▶ **ABOUT THIS EXERCISE**
Find the line holding "pulwama attack accused" in the entries below. Give it again exactly, along with every line after it up to and including the line holding "Guia y Conductor Privado de Estambul".

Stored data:
· · · ·
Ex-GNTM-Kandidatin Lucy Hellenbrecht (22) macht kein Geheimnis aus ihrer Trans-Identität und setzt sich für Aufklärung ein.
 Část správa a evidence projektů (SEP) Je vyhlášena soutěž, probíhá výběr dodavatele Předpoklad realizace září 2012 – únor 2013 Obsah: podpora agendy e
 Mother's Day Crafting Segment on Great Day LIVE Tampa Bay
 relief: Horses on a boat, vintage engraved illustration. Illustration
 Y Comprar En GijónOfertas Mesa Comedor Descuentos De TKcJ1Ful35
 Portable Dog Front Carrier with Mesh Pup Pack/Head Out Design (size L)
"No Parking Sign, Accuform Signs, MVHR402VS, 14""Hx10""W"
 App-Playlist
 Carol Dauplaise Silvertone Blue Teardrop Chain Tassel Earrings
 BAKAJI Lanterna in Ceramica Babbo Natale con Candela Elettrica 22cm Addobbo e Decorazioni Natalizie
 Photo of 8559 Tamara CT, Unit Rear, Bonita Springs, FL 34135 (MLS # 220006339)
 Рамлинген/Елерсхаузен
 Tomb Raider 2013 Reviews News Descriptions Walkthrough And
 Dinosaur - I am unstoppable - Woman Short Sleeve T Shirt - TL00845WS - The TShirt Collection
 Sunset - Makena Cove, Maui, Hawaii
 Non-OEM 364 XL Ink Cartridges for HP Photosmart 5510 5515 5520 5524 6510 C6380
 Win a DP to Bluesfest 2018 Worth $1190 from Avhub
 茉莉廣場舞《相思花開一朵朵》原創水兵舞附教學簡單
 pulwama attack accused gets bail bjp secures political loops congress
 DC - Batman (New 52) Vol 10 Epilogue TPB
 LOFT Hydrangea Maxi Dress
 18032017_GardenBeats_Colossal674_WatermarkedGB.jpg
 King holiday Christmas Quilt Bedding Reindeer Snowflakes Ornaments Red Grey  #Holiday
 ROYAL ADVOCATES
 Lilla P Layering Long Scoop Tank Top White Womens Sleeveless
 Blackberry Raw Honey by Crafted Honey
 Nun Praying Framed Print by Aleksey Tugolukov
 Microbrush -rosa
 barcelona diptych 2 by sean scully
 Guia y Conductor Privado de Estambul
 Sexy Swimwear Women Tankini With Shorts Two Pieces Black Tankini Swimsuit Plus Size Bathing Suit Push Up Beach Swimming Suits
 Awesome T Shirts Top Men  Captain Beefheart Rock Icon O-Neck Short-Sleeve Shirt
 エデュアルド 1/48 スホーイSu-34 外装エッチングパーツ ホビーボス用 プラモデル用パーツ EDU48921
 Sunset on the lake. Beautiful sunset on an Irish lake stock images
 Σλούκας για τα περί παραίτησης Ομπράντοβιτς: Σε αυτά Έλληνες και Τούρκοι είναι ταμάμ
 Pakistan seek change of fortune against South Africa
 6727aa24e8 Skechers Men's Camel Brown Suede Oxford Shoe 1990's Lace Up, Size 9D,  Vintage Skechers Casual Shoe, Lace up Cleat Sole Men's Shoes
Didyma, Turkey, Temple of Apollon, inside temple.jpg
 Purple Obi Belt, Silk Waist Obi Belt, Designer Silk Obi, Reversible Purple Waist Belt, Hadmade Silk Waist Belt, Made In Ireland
· · · ·
▶ **OUTPUT FOR THIS EXERCISE**
 pulwama attack accused gets bail bjp secures political loops congress
 DC - Batman (New 52) Vol 10 Epilogue TPB
 LOFT Hydrangea Maxi Dress
 18032017_GardenBeats_Colossal674_WatermarkedGB.jpg
 King holiday Christmas Quilt Bedding Reindeer Snowflakes Ornaments Red Grey  #Holiday
 ROYAL ADVOCATES
 Lilla P Layering Long Scoop Tank Top White Womens Sleeveless
 Blackberry Raw Honey by Crafted Honey
 Nun Praying Framed Print by Aleksey Tugolukov
 Microbrush -rosa
 barcelona diptych 2 by sean scully
 Guia y Conductor Privado de Estambul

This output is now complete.